Just completed a mailbox mod for my MES 30 and thought I would test it out with smoking some cheese. I have never smoked cheese before so I smoked a little bit of swiss, cheddar, and moneray jack for 2 hours.  However, after the smoke the cheese had a sort of strange smell, which I could not identify.  It was not really like smoke smell and the cheese had a bitter taste right out of the smoker.  During the smoke the smoke seemed to be light TBS.  The AMNPS was loaded with Premium SmoknPellets (Hickory, Cherry, Hard Maple, Apple).

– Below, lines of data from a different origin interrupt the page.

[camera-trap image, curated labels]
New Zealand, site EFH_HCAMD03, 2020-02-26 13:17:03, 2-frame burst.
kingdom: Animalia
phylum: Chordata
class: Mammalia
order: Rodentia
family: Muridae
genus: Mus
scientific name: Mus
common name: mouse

The mailbox I used was removed from service of several years and I wondering of all the junk mail over the years could have tainted the cheese?  Seriously, I have not heard mention of cleaning the mailbox or ducting prior to use.  The MES has done several smokes so it is well seasoned.  I think I read that freshly smoked cheese will have a bitter taste.  Is that true?  Maybe there is nothing wrong.
I hope I got the pic added correctly showing the mod.


----------



## litterbug (May 20, 2016)

The hardest part of smoking cheese is letting it age for a couple of weeks.  This will let it mellow in flavor so it doesn't have the ashtray taste. The longer you are able to let it age, the better it will get.


----------



## mr t 59874 (May 20, 2016)

Welcome to the forum.

Pictures would definitely help. There could be one or more reasons you are not able to enjoy your cheese immediately.

Regardless the equipment you are using, if you are getting a bitter taste, it is over smoked. Take the time now to learn how to smoke one type of cheese to your liking before smoking several different types.

T


----------